**Extractos de registros:**
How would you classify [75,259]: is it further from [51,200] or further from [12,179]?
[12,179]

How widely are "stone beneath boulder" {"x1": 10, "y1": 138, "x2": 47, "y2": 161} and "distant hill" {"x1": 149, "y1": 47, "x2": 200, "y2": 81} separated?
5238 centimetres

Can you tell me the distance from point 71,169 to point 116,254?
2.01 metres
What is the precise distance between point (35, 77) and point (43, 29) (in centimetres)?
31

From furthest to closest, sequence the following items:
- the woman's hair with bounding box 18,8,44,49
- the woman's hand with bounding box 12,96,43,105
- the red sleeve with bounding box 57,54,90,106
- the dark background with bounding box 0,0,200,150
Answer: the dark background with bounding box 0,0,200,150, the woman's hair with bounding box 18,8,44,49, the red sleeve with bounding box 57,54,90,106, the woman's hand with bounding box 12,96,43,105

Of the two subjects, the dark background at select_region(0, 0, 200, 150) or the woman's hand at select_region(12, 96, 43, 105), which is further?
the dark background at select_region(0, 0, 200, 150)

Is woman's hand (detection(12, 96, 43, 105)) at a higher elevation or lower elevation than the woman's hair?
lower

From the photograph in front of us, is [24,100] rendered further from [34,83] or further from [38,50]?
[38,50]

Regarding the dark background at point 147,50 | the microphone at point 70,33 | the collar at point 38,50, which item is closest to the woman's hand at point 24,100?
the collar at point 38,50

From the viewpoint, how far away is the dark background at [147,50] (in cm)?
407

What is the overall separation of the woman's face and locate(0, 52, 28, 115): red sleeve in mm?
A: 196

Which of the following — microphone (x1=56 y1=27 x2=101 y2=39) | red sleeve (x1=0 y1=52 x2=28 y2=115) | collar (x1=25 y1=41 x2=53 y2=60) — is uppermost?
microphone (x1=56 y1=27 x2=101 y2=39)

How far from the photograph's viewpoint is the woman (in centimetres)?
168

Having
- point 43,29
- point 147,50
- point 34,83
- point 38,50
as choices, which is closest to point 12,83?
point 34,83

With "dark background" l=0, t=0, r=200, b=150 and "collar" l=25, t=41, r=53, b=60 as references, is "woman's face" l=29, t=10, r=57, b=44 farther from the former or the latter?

**Ejercicio propuesto:** Reproduzca íntegramente las líneas que comienzan con la que contiene "How far from" y continúan hasta el final de los registros, ambas incluidas. Escale cada número de las respuestas (distancias y coordenadas) multiplicándolo por 1,95 y redondéelo al entero más próximo, con las mitades hacia arriba.

**Respuesta a continuación:**
How far from the photograph's viewpoint is the woman (in centimetres)?
328

Having
- point 43,29
- point 147,50
- point 34,83
- point 38,50
as choices, which is closest to point 12,83?
point 66,162

With "dark background" l=0, t=0, r=200, b=150 and "collar" l=25, t=41, r=53, b=60 as references, is "woman's face" l=29, t=10, r=57, b=44 farther from the former or the latter?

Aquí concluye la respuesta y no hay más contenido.